(DIE AUFGABE)
Schreib alle Einträge unten Zeile für Zeile ab, ohne auch nur ein Zeichen zu ändern.

(DIE EINTRÄGE)

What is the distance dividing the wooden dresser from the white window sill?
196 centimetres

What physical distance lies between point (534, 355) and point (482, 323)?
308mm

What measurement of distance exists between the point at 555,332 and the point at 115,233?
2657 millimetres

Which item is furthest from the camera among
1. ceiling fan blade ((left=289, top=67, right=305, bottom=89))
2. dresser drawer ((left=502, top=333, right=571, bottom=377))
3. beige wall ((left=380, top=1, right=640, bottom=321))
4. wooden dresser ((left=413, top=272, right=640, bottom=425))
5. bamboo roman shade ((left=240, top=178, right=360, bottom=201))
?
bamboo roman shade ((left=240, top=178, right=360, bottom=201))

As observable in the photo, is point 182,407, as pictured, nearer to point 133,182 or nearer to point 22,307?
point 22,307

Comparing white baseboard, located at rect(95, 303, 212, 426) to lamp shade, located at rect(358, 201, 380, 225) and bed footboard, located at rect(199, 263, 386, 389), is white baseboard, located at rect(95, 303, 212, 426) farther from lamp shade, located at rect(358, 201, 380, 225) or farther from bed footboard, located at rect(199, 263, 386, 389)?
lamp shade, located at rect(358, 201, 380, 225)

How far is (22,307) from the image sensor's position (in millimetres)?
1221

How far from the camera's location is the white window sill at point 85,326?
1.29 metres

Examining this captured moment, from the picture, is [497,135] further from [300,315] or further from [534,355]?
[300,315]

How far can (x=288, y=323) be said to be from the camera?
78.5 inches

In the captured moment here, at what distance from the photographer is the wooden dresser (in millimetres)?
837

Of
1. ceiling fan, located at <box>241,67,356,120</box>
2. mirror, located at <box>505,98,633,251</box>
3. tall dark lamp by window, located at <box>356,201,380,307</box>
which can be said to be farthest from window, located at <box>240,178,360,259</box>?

(DIE LÖSUNG)
What is the distance dividing the wooden dresser from the white window sill?
196 centimetres

What physical distance lies between point (534, 355) and point (482, 323)?
308mm

What measurement of distance exists between the point at 555,332 and the point at 115,233?
2657 millimetres

Which item is furthest from the camera among
1. ceiling fan blade ((left=289, top=67, right=305, bottom=89))
2. dresser drawer ((left=502, top=333, right=571, bottom=377))
3. beige wall ((left=380, top=1, right=640, bottom=321))
4. wooden dresser ((left=413, top=272, right=640, bottom=425))
5. bamboo roman shade ((left=240, top=178, right=360, bottom=201))
?
bamboo roman shade ((left=240, top=178, right=360, bottom=201))

As observable in the photo, is point 182,407, as pictured, nearer to point 133,182 or nearer to point 22,307?
point 22,307

Comparing white baseboard, located at rect(95, 303, 212, 426) to lamp shade, located at rect(358, 201, 380, 225) and bed footboard, located at rect(199, 263, 386, 389), is white baseboard, located at rect(95, 303, 212, 426) farther from lamp shade, located at rect(358, 201, 380, 225) or farther from bed footboard, located at rect(199, 263, 386, 389)?
lamp shade, located at rect(358, 201, 380, 225)

How far is (22,307) from the image sensor's position (in millimetres)?
1221

How far from the camera's location is the white window sill at point 85,326?
1.29 metres

Examining this captured moment, from the picture, is [497,135] further from [300,315] or further from [534,355]?
[300,315]

How far can (x=288, y=323) be said to be from the camera?
78.5 inches

In the captured moment here, at what distance from the photographer is the wooden dresser (in millimetres)?
837

Of
1. ceiling fan, located at <box>241,67,356,120</box>
2. mirror, located at <box>505,98,633,251</box>
3. tall dark lamp by window, located at <box>356,201,380,307</box>
which can be said to be farthest from window, located at <box>240,178,360,259</box>?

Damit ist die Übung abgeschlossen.